Escuela

PBS Premiere: Aug. 27, 2002Check the broadcast schedule »

Filmmaker Interview

POV: What is your motivation as a filmmaker?

Weyer: One of my motivations as a filmmaker is to be a part of a collaborative creative process that helps me learn about communities outside of my own and in turn share those experiences with others.

POV: What generally inspires your interest?

Weyer: I have been interested in the passage of time when girls first begin to form their sense of self as young adults, when they first test their limits in the world as they understand it and when they begin to recognize their own unique abilities which enable them to thrive in their homes and communities.

POV: What inspired you to make "Escuela"?

Weyer: Before making "Escuela," I made a documentary called "La Boda" which follows Elizabeth Luis — a 22 year old Mexican-American migrant — in the weeks leading up to her wedding. During the making of the film, Elizabeth and I became very good friends and she shared many stories about what high school life was like for her as a migrant student. Elizabeth talked about the pressures of working during the school year in order to help support her family, of having to leave school mid-semester when her family looked for work in the agricultural circuit and the toll all of this took, both on her ability to learn and on her ability to make and keep friends. La Boda contains a "chapter" that focuses on Elizabeth's high school experience, but I felt that the stories she had shared could support an entire film that showed the pressures all migrant students experience. Liliana, Elizabeth's younger sister, was just about to start her freshman year of high school and I asked her if she would be interested in working with me on the film. Liliana, who is a bright, spirited teenager, readily agreed.

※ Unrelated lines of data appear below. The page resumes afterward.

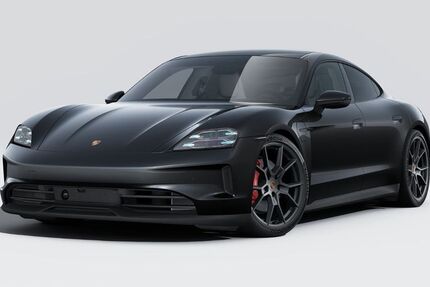 Porsche Taycan 28.233 km 109.400 &euro; Berlin 12487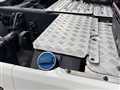 2020 Scania Scania Others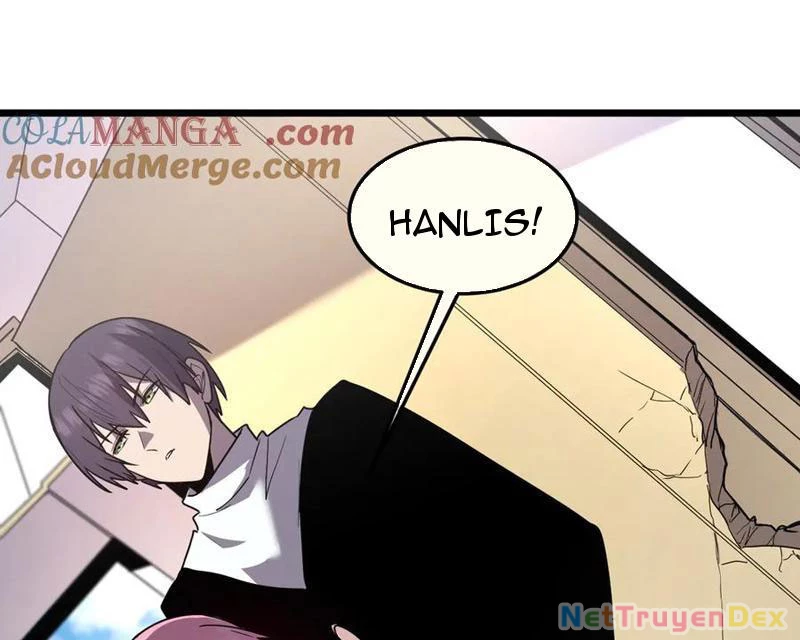 Hệ Thống Của Ta Thật Đứng Đắn Chapter 44 - Trang 4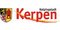 Kolpingstadt Kerpen-Logo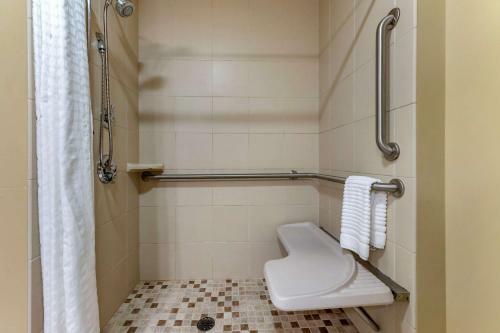 Hotel Country Inn & Suites Dover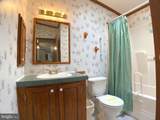 2033 Old Philadelphia Pike - Photo 27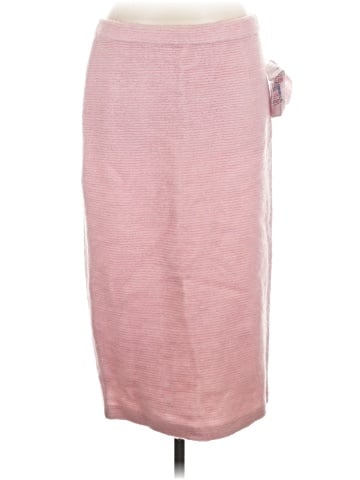 Lord & Taylor Casual Skirt (view 1)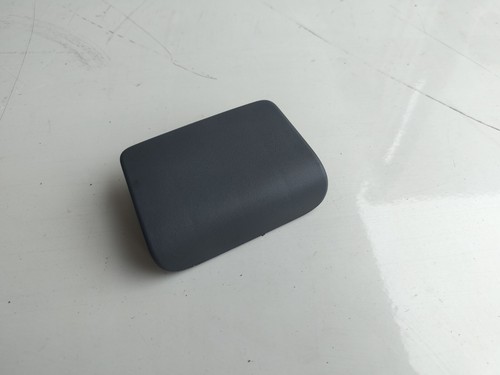 Ashtray cover trim for - ashtray,
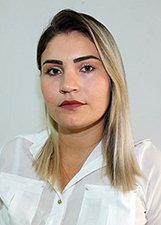 Foto de EMILIA BEATRIZ GOMEZ SOUZA MAGALHAES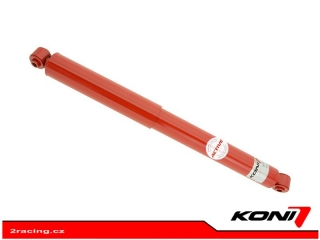 Zadní tlumič Koni Special-Active Jeep Grand Cherokee (WH) 4.7 V8 05 až 11 8245-1224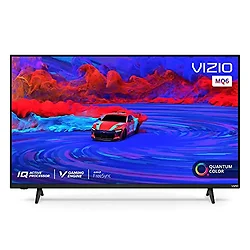 Vizio-M50Q6-J01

POV: What were your goals in making "Escuela"? And what would you like to see happen with it?

Weyer: I wanted to show Liliana's personal journey — her rite of passage from adolescence to young adulthood as she braved the challenges of high school as a migrant student. I also wanted to illustrate the nuances and complexity of the educational system which all migrant students inhabit.

I hope that viewers will learn about the pressures and challenges migrant students face in order to get a decent education. I also hope that educators working with migrant students can use the film as a jumping off point for discussions and actions that will ultimately better the students' experiences. The film can be used in classrooms where discussions around bilingual education, racial profiling, the rights of workers, the rights of students, and other topics and themes raised in the film can take place.

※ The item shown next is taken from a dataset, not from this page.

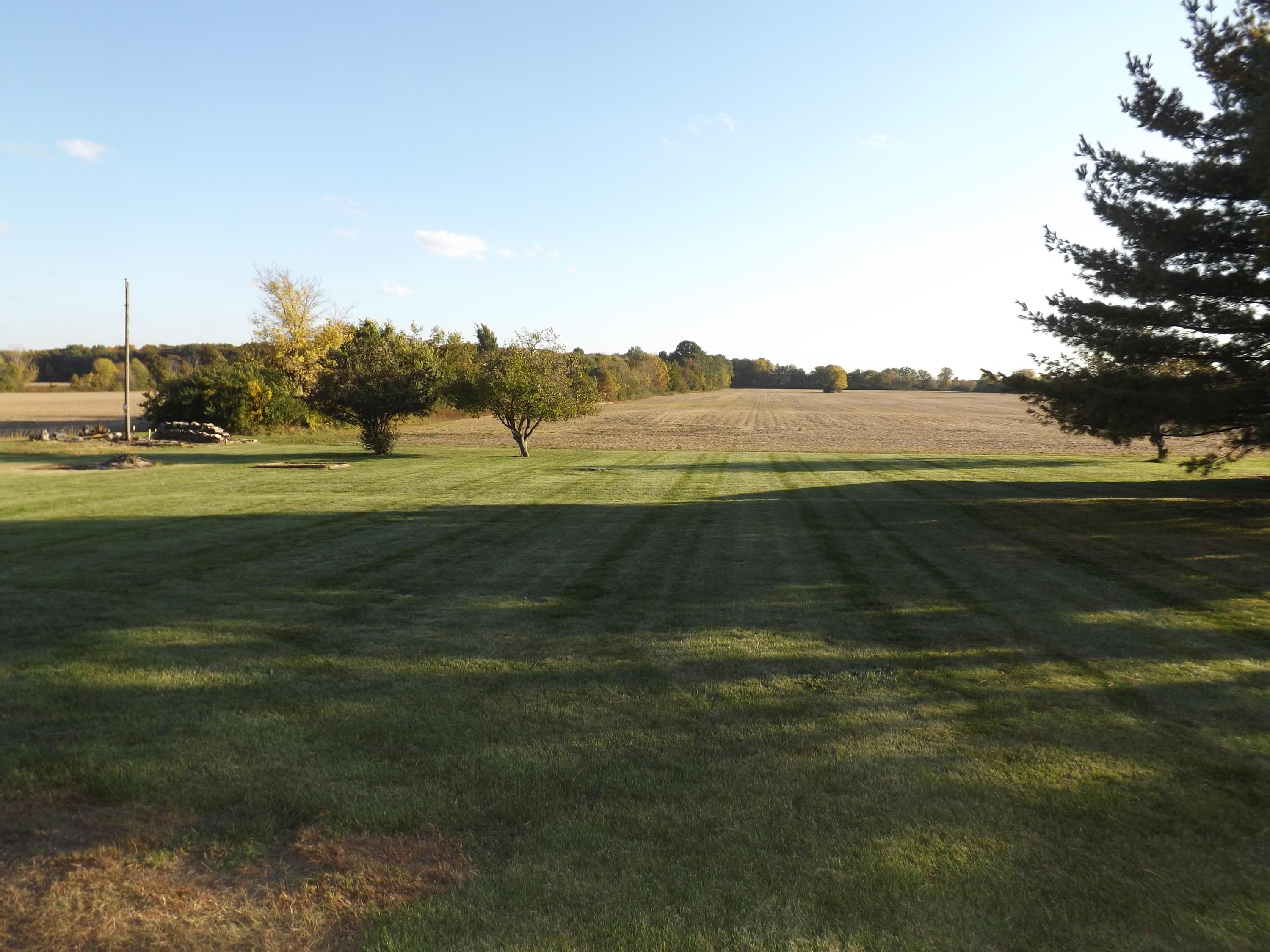6673 Rings Road Dublin, OH 43016 - Photo 36 of 42 Gallery Image 36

POV: What was the most surprising thing to you in making "Escuela"?

Weyer: I think I always knew or could imagine that for any family, moving households was a difficult task. But before filming the Luis family as they prepared to migrate between states, I really had no idea how enervating the experience could be. I witnessed and experienced first hand the days spent packing up the house and the chaos that surrounded a household move. It was physically and emotionally exhausting. It dawned on me that the Luis family did this three times a year, every year like clock-work in order to make ends meet. On top of this, Liliana and her sisters were pulled out of school mid-semester and they did their best to say good-bye to friends, finish up homework assignments, and collect their school records and grades. And still — no more "Romeo and Juliet" — even if Liliana was just beginning Act II. In Liliana's new school, the English class was mid-way through a discussion on a modern short story they had just read. Being in the midst of this upheaval made me feel a deep empathy for Liliana and I hope that the film captures the details of Liliana's experience for others to experience as well.

POV: What are you currently working on or what would you like to be working on?

Weyer: I am currently working on the film guides that I would like to see accompany the film into the classroom, workshops and teacher training seminars. I am also working with Women Make Movies, the distributor of the film, to get the film screened at as many educational conferences and youth-based organizations as possible.